▶ **LISTED RECORDS**
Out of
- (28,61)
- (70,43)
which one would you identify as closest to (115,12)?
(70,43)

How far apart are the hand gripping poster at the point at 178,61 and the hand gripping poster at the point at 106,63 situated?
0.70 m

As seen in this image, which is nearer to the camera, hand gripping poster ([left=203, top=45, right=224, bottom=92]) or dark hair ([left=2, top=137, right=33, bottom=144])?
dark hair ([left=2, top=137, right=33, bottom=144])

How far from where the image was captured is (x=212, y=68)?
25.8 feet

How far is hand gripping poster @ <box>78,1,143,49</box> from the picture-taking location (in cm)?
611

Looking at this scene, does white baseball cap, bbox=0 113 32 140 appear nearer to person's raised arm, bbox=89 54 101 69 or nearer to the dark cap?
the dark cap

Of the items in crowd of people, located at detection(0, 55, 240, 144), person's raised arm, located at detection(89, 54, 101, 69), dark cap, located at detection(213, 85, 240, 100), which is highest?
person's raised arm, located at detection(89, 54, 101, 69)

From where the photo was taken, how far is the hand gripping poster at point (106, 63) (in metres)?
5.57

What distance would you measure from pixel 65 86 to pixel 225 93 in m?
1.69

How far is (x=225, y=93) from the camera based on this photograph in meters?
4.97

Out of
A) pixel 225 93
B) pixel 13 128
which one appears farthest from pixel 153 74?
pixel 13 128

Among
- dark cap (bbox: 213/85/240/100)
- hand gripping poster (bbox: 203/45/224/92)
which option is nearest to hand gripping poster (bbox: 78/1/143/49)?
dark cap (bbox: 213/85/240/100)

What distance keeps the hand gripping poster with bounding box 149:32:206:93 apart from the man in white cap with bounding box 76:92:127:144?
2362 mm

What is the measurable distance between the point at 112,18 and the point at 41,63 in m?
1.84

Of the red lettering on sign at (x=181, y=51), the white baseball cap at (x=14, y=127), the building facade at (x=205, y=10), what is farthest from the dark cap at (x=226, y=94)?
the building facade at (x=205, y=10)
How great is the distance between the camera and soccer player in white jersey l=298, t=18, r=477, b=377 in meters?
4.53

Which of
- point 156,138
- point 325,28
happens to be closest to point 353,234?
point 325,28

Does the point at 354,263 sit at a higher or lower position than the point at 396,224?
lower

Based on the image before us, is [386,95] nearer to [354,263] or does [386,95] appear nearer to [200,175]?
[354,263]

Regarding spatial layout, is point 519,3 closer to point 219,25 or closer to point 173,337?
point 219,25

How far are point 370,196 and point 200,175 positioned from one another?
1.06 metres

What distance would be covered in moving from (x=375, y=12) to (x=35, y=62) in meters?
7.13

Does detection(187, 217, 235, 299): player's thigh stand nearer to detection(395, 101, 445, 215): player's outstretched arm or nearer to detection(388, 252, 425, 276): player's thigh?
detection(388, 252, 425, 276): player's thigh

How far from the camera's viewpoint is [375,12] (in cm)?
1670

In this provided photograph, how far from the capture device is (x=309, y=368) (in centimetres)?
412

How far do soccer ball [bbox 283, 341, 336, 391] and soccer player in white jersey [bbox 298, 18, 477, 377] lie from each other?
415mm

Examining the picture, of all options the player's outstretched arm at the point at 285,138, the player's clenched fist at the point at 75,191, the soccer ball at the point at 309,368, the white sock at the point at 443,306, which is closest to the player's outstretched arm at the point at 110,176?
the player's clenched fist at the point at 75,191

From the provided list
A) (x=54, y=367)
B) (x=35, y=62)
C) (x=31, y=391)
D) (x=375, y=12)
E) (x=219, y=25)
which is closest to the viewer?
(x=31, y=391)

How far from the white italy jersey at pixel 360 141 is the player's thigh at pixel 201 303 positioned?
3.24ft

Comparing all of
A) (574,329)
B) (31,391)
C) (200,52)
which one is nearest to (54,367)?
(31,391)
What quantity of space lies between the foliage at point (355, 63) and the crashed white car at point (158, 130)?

▶ **STATED GOAL**
Can you recast every line of the rows above as a Markdown table with the columns "No." and "Line," numbering each line and leaving out the blank ones?

▶ **OUTPUT FOR THIS EXERCISE**
| No. | Line |
|---|---|
| 1 | Out of |
| 2 | - (28,61) |
| 3 | - (70,43) |
| 4 | which one would you identify as closest to (115,12)? |
| 5 | (70,43) |
| 6 | How far apart are the hand gripping poster at the point at 178,61 and the hand gripping poster at the point at 106,63 situated? |
| 7 | 0.70 m |
| 8 | As seen in this image, which is nearer to the camera, hand gripping poster ([left=203, top=45, right=224, bottom=92]) or dark hair ([left=2, top=137, right=33, bottom=144])? |
| 9 | dark hair ([left=2, top=137, right=33, bottom=144]) |
| 10 | How far from where the image was captured is (x=212, y=68)? |
| 11 | 25.8 feet |
| 12 | How far is hand gripping poster @ <box>78,1,143,49</box> from the picture-taking location (in cm)? |
| 13 | 611 |
| 14 | Looking at this scene, does white baseball cap, bbox=0 113 32 140 appear nearer to person's raised arm, bbox=89 54 101 69 or nearer to the dark cap? |
| 15 | the dark cap |
| 16 | Of the items in crowd of people, located at detection(0, 55, 240, 144), person's raised arm, located at detection(89, 54, 101, 69), dark cap, located at detection(213, 85, 240, 100), which is highest? |
| 17 | person's raised arm, located at detection(89, 54, 101, 69) |
| 18 | From where the photo was taken, how far is the hand gripping poster at point (106, 63) (in metres)? |
| 19 | 5.57 |
| 20 | What distance would you measure from pixel 65 86 to pixel 225 93 in m? |
| 21 | 1.69 |
| 22 | How far is (x=225, y=93) from the camera based on this photograph in meters? |
| 23 | 4.97 |
| 24 | Out of |
| 25 | A) pixel 225 93 |
| 26 | B) pixel 13 128 |
| 27 | which one appears farthest from pixel 153 74? |
| 28 | pixel 13 128 |
| 29 | Among |
| 30 | - dark cap (bbox: 213/85/240/100) |
| 31 | - hand gripping poster (bbox: 203/45/224/92) |
| 32 | which option is nearest to hand gripping poster (bbox: 78/1/143/49)? |
| 33 | dark cap (bbox: 213/85/240/100) |
| 34 | What distance keeps the hand gripping poster with bounding box 149:32:206:93 apart from the man in white cap with bounding box 76:92:127:144? |
| 35 | 2362 mm |
| 36 | What is the measurable distance between the point at 112,18 and the point at 41,63 in m? |
| 37 | 1.84 |
| 38 | Of the red lettering on sign at (x=181, y=51), the white baseball cap at (x=14, y=127), the building facade at (x=205, y=10), what is farthest from the dark cap at (x=226, y=94)? |
| 39 | the building facade at (x=205, y=10) |
| 40 | How great is the distance between the camera and soccer player in white jersey l=298, t=18, r=477, b=377 in meters? |
| 41 | 4.53 |
| 42 | Which of |
| 43 | - point 156,138 |
| 44 | - point 325,28 |
| 45 | happens to be closest to point 353,234? |
| 46 | point 325,28 |
| 47 | Does the point at 354,263 sit at a higher or lower position than the point at 396,224? |
| 48 | lower |
| 49 | Based on the image before us, is [386,95] nearer to [354,263] or does [386,95] appear nearer to [200,175]? |
| 50 | [354,263] |
| 51 | Regarding spatial layout, is point 519,3 closer to point 219,25 or closer to point 173,337? |
| 52 | point 219,25 |
| 53 | How far are point 370,196 and point 200,175 positioned from one another? |
| 54 | 1.06 metres |
| 55 | What distance would be covered in moving from (x=375, y=12) to (x=35, y=62) in meters? |
| 56 | 7.13 |
| 57 | Does detection(187, 217, 235, 299): player's thigh stand nearer to detection(395, 101, 445, 215): player's outstretched arm or nearer to detection(388, 252, 425, 276): player's thigh? |
| 58 | detection(388, 252, 425, 276): player's thigh |
| 59 | How far from the camera's viewpoint is [375,12] (in cm)? |
| 60 | 1670 |
| 61 | In this provided photograph, how far from the capture device is (x=309, y=368) (in centimetres)? |
| 62 | 412 |
| 63 | How far do soccer ball [bbox 283, 341, 336, 391] and soccer player in white jersey [bbox 298, 18, 477, 377] lie from each other? |
| 64 | 415mm |
| 65 | Examining the picture, of all options the player's outstretched arm at the point at 285,138, the player's clenched fist at the point at 75,191, the soccer ball at the point at 309,368, the white sock at the point at 443,306, which is closest to the player's outstretched arm at the point at 110,176? |
| 66 | the player's clenched fist at the point at 75,191 |
| 67 | From the provided list |
| 68 | A) (x=54, y=367) |
| 69 | B) (x=35, y=62) |
| 70 | C) (x=31, y=391) |
| 71 | D) (x=375, y=12) |
| 72 | E) (x=219, y=25) |
| 73 | which is closest to the viewer? |
| 74 | (x=31, y=391) |
| 75 | How far from the white italy jersey at pixel 360 141 is the player's thigh at pixel 201 303 positioned? |
| 76 | 3.24ft |
| 77 | Comparing all of |
| 78 | A) (574,329) |
| 79 | B) (31,391) |
| 80 | C) (200,52) |
| 81 | which one is nearest to (54,367)? |
| 82 | (31,391) |
| 83 | What quantity of space lies between the foliage at point (355, 63) and the crashed white car at point (158, 130)? |